After dinner I needed to sample one of the mangoes, just in case it was off. With these ones it's not a matter of keeping the juice off my clothes, it's keeping it to a minimum and wetting the T-shirt so it doesn't stain too much. I ate it over the sink, juice running down my arms, dripping with juice. All gone, opps. I just may have to access more mangoes on the weekend, it's about time I revisited the farmers market.

I've really enjoyed being back at work, that's odd I know but I love my job and the people I work with. It's challenging and I'm constantly having to think outside the square to work out the next steps. I like that, exercising my brain. I also like talk, that will not surprise those who know me, and I get plenty of talk time with my team and others. Good productive talk. Tomorrow all my team are together for a planning day or two. There's a bit to plan and organise in the term break so the next school year goes smoothly. That will keep me busy for a while.

Wednesday, 6 July 2011

Driving home

I was driving home from the quiz at the Lone Star tonight and this song came on the radio. I YouTubed it and enjoyed it again. Adele's voice is one I like, the emotion that comes through in this clip. Enjoy.



PS We did okay in the first round, it went down hill from there. 

Tuesday, 5 July 2011

Home again

It was fantastic to land on Grand Cayman on Saturday afternoon. It would have been more fantastic to have landed on Friday night as planned. But no, enter American Airlines again. Mechanical trouble led to us being stranded at Antigua. There was also a massive rain storm, complete with thunder and lightening that made us a little relieved we were waiting. For once I had company during my wait, Cindy and Sarah from Bermuda were in the same predicament.
● ● ● ● ● ● ●
▶ _Task objective_
Type out the blog excerpt above in full, word for word, including its dates and headings.

▶ _Data extract_
● ● ● ● ● ● ●
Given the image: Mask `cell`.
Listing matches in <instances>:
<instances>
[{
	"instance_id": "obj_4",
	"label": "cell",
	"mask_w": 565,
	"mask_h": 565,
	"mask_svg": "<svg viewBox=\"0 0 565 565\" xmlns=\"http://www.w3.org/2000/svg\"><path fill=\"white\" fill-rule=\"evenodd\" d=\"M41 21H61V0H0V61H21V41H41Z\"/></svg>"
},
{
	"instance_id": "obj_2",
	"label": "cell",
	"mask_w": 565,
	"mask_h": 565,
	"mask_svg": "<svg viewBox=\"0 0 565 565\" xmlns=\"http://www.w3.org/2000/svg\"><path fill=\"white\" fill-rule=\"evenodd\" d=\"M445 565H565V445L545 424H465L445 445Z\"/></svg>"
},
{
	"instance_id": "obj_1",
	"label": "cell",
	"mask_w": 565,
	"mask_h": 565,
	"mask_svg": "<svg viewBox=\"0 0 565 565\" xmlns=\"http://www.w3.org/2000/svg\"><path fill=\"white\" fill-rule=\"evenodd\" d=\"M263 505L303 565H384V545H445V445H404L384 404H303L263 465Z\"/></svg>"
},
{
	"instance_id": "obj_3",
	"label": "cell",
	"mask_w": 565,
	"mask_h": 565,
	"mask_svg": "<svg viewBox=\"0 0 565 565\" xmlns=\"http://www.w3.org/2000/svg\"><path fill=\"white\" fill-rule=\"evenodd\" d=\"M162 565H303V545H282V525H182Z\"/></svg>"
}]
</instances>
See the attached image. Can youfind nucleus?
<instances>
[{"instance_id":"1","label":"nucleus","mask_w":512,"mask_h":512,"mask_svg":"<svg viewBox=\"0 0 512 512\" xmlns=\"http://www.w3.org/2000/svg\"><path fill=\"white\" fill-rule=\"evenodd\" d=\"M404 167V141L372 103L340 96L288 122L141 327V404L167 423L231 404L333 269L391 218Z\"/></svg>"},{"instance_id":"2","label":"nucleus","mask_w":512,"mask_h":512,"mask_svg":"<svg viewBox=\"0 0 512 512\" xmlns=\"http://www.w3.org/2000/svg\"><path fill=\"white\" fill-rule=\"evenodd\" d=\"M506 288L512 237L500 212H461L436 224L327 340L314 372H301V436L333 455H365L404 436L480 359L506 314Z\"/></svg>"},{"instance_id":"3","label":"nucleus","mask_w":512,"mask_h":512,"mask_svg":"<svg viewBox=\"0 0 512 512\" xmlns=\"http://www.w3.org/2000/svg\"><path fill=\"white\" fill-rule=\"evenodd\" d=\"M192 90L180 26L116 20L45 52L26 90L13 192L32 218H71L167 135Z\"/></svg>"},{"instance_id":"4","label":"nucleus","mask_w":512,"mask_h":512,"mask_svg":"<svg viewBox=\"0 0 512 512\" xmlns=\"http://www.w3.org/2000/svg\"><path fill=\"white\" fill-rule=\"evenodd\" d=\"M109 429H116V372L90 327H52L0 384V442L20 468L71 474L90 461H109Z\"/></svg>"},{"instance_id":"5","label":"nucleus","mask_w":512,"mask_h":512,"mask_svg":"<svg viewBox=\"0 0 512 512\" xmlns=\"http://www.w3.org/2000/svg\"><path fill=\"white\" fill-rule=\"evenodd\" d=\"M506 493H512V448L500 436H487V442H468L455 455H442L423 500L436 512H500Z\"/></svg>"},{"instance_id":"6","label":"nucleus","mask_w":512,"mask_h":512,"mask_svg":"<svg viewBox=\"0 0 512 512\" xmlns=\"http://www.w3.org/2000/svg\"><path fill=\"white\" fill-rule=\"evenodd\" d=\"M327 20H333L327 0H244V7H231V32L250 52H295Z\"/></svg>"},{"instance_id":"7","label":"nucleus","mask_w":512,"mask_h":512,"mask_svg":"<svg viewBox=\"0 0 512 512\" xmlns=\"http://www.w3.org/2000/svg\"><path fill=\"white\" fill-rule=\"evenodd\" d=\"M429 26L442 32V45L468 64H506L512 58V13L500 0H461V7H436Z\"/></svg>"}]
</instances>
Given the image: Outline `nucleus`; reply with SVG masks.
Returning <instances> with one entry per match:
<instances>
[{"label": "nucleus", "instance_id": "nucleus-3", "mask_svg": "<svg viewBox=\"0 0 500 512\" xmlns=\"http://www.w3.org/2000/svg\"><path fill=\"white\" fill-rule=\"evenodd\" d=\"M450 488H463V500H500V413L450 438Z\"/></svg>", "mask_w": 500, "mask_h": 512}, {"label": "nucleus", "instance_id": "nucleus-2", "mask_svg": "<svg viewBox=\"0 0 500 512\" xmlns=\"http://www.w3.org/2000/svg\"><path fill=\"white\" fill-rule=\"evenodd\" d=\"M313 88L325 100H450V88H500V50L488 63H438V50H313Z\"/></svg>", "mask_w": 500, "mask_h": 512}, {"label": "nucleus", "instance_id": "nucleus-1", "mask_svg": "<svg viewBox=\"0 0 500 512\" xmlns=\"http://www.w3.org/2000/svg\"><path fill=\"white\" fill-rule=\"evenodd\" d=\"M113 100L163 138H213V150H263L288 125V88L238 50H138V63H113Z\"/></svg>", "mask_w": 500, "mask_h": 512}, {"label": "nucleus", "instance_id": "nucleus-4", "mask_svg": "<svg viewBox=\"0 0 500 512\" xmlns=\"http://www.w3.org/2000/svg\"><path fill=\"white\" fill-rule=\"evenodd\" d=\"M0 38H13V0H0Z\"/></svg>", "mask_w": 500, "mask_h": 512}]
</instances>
● ● ● ● ● ● ●
▶ _Answer to the exercise_
After dinner I needed to sample one of the mangoes, just in case it was off. With these ones it's not a matter of keeping the juice off my clothes, it's keeping it to a minimum and wetting the T-shirt so it doesn't stain too much. I ate it over the sink, juice running down my arms, dripping with juice. All gone, opps. I just may have to access more mangoes on the weekend, it's about time I revisited the farmers market.

I've really enjoyed being back at work, that's odd I know but I love my job and the people I work with. It's challenging and I'm constantly having to think outside the square to work out the next steps. I like that, exercising my brain. I also like talk, that will not surprise those who know me, and I get plenty of talk time with my team and others. Good productive talk. Tomorrow all my team are together for a planning day or two. There's a bit to plan and organise in the term break so the next school year goes smoothly. That will keep me busy for a while.

Wednesday, 6 July 2011

Driving home

I was driving home from the quiz at the Lone Star tonight and this song came on the radio. I YouTubed it and enjoyed it again. Adele's voice is one I like, the emotion that comes through in this clip. Enjoy.



PS We did okay in the first round, it went down hill from there. 

Tuesday, 5 July 2011

Home again

It was fantastic to land on Grand Cayman on Saturday afternoon. It would have been more fantastic to have landed on Friday night as planned. But no, enter American Airlines again. Mechanical trouble led to us being stranded at Antigua. There was also a massive rain storm, complete with thunder and lightening that made us a little relieved we were waiting. For once I had company during my wait, Cindy and Sarah from Bermuda were in the same predicament.